══ PROVIDED DATA ══

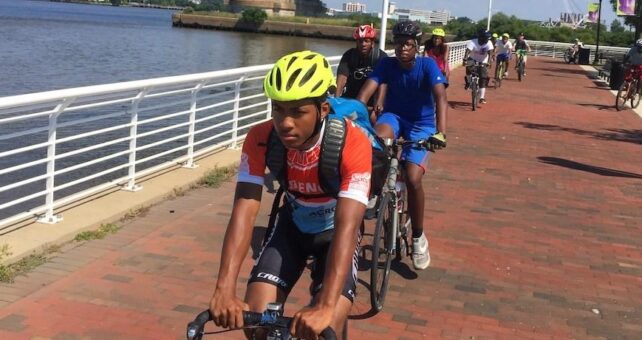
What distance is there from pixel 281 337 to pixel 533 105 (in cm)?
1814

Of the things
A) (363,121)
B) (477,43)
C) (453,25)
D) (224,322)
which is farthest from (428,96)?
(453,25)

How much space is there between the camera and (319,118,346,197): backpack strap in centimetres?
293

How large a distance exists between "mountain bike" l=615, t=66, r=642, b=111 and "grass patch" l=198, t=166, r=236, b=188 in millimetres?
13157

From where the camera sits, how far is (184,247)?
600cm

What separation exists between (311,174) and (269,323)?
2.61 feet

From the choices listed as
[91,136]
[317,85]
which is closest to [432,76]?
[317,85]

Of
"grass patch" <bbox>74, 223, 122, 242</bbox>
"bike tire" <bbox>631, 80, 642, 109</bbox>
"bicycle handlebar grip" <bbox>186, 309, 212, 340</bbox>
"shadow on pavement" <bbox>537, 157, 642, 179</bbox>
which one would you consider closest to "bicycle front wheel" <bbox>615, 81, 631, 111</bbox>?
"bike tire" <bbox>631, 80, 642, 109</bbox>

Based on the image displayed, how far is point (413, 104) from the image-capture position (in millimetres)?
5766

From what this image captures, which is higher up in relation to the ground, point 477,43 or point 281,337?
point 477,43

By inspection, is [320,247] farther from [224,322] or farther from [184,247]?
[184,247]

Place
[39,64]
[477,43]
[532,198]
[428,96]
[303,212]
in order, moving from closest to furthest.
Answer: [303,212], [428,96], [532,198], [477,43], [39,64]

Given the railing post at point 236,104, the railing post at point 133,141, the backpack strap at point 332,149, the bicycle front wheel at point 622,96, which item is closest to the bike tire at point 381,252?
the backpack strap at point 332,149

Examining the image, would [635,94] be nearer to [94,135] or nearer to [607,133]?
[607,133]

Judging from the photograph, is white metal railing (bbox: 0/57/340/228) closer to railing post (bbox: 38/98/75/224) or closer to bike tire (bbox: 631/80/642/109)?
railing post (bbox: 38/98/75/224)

═══
══ PROVIDED DATA ══

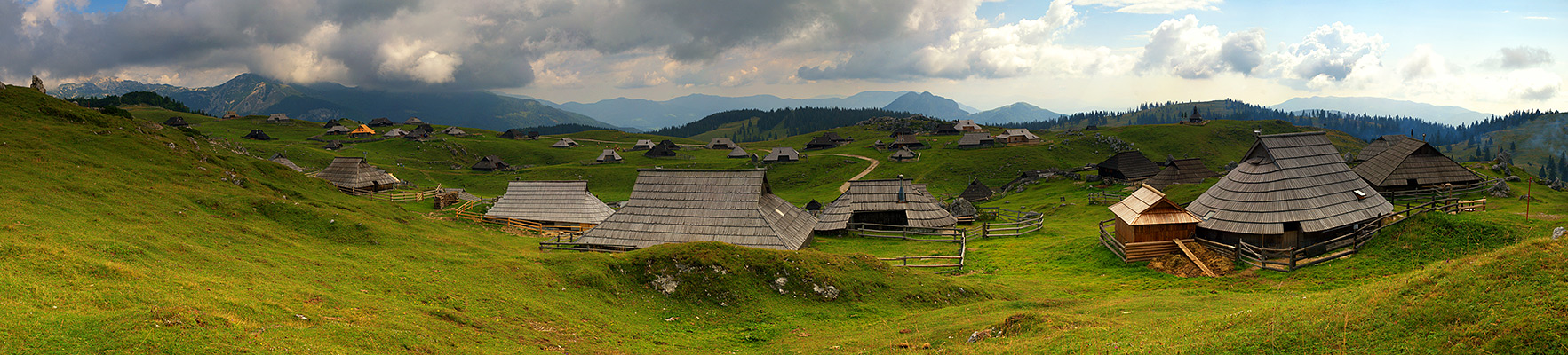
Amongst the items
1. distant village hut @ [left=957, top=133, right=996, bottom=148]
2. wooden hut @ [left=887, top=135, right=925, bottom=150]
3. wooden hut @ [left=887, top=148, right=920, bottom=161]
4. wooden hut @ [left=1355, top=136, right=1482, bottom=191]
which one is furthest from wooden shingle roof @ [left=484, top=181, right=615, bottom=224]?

═══

▶ WRITTEN TASK: Copy out everything in the listing from the line containing "How large a" down to the line containing "Answer: [303,212], [428,96], [532,198], [477,43], [39,64]", both of those lines included, exactly as they appear.

▶ CORRECT RESULT:
How large a distance exists between "mountain bike" l=615, t=66, r=642, b=111 and "grass patch" l=198, t=166, r=236, b=188 in millimetres?
13157

From where the camera sits, how far is (184,247)?
600cm

What separation exists between (311,174) and (269,323)?
2.61 feet

From the choices listed as
[91,136]
[317,85]
which is closest to [432,76]?
[317,85]

Of
"grass patch" <bbox>74, 223, 122, 242</bbox>
"bike tire" <bbox>631, 80, 642, 109</bbox>
"bicycle handlebar grip" <bbox>186, 309, 212, 340</bbox>
"shadow on pavement" <bbox>537, 157, 642, 179</bbox>
which one would you consider closest to "bicycle front wheel" <bbox>615, 81, 631, 111</bbox>?
"bike tire" <bbox>631, 80, 642, 109</bbox>

Based on the image displayed, how far is point (413, 104) from the image-capture position (in millimetres)?
5766

From what this image captures, which is higher up in relation to the ground, point 477,43 or point 281,337?
point 477,43

By inspection, is [320,247] farther from [224,322] or farther from [184,247]?
[184,247]

Place
[39,64]
[477,43]
[532,198]
[428,96]
[303,212]
in order, moving from closest to furthest.
Answer: [303,212], [428,96], [532,198], [477,43], [39,64]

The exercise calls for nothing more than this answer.